── Trecho fornecido

A nota seca publicada pelo Ministro da Defesa, logo após ser obrigado a pedir demissão por Bolsonaro, deixa um recado certeiro: no cargo, diz o demissionário Fernando Azevedo e Silva, sempre “preservei as Forças Armadas como instituições de Estado”. Há alguém querendo usá-las de outra forma? Todos sabemos que sim.
Lembremos que Azevedo foi o chefe militar levado por Toffoli para o STF. Era ele uma ponte entre fardados e togados, a negociar vetos e votos. A ponte se quebrou, o que indica que o Supremo pode virar alvo não apenas de cabos e soldados, mas também de generais.
Aí está o centro de tudo, a mãe de todas as crises que agora se desenlaça. Atordoado, pressionado e vendo seu governo se desfazer, Bolsonaro pediu arrego aos comandantes das três forças. Certamente há entre eles (na reserva e na ativa) quem tope usar as FFAA como instituição não de Estado, mas de salvação de um governo que implode sob a sombra de 300 mil mortos.
General Etchegoyen, articulador do golpismo de Temer, saiu das sombras nos últimos dias para reclamar duramente das decisões do STF que trazem Lula de volta ao jogo. Bolsonaro, é o que se diz em Brasília, procurou os comandantes militares para pedir apoio na aventura golpista. O filho dele Eduardo tuitou dizendo que é hora de romper a “ditadura” dos governadores – que tentam colocar alguma ordem na baderna bolsonarista da Saúde.

────
── Dados fornecidos

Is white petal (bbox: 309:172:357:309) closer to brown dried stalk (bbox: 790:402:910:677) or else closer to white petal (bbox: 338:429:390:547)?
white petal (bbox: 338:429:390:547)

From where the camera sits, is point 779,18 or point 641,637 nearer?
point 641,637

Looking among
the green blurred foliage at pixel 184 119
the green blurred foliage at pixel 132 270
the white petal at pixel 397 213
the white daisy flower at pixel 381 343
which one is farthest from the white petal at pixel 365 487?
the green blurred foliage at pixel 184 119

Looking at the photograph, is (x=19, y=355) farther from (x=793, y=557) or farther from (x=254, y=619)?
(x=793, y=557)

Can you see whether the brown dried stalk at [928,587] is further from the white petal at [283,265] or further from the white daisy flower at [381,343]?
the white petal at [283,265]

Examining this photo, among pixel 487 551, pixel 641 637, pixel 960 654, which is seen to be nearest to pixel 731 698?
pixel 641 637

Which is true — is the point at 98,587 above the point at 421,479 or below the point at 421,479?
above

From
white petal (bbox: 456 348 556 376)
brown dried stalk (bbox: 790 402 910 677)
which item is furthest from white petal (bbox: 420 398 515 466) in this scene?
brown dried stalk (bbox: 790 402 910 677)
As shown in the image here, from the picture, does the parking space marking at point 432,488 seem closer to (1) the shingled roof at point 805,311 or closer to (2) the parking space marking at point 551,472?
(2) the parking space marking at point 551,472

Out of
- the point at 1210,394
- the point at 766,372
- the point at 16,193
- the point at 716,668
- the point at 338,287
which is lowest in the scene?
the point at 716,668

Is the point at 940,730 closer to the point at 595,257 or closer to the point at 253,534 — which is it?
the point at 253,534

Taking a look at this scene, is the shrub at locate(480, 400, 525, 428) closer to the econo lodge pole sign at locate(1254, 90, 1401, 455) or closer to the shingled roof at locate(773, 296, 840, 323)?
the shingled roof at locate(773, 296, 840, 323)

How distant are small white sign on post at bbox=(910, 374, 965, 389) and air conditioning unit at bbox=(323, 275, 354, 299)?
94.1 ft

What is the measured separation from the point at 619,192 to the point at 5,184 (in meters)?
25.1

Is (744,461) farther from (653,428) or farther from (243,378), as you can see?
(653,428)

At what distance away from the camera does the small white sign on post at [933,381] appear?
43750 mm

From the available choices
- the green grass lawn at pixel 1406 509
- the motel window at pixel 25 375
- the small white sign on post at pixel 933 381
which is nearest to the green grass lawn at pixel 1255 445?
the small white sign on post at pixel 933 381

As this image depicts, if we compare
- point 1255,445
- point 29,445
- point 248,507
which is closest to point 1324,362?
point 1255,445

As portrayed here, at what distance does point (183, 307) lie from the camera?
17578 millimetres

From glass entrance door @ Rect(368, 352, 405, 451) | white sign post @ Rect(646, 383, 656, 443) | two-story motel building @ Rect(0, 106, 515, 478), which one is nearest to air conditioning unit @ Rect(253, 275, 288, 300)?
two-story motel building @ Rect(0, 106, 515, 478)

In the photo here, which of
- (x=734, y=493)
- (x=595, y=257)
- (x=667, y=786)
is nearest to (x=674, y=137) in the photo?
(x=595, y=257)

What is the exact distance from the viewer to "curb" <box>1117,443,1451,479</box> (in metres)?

────

» Tarefa atribuída A
Diga se cada afirmação concorda com o trecho sobre a demissão do ministro da Defesa, respondendo sim ou não e citando literalmente as palavras decisivas: (i) Fernando Azevedo e Silva afirma ter preservado as Forças Armadas como instituições de Estado; (ii) Azevedo foi levado ao STF por Toffoli; (iii) foi Flávio, filho de Bolsonaro, quem tuitou sobre romper a "ditadura" dos governadores.
» Tarefa atribuída B
Segundo o trecho sobre a demissão do ministro da Defesa, de que o general Etchegoyen reclamou duramente?
» Tarefa atribuída C
Transcreva, por favor, a passagem do trecho sobre a demissão do ministro da Defesa que vai de "A nota seca" até "também de generais.".
Os registros não têm papel algum no que se pede aqui.

» Resultado da tarefa A
(i) Sim: "preservei as Forças Armadas como instituições de Estado".
(ii) Sim: "Azevedo foi o chefe militar levado por Toffoli para o STF".
(iii) Não: "O filho dele Eduardo tuitou".

» Resultado da tarefa B
Ele reclamou das decisões do STF que trazem Lula de volta ao jogo.

» Resultado da tarefa C
A nota seca publicada pelo Ministro da Defesa, logo após ser obrigado a pedir demissão por Bolsonaro, deixa um recado certeiro: no cargo, diz o demissionário Fernando Azevedo e Silva, sempre “preservei as Forças Armadas como instituições de Estado”. Há alguém querendo usá-las de outra forma? Todos sabemos que sim.
Lembremos que Azevedo foi o chefe militar levado por Toffoli para o STF. Era ele uma ponte entre fardados e togados, a negociar vetos e votos. A ponte se quebrou, o que indica que o Supremo pode virar alvo não apenas de cabos e soldados, mas também de generais.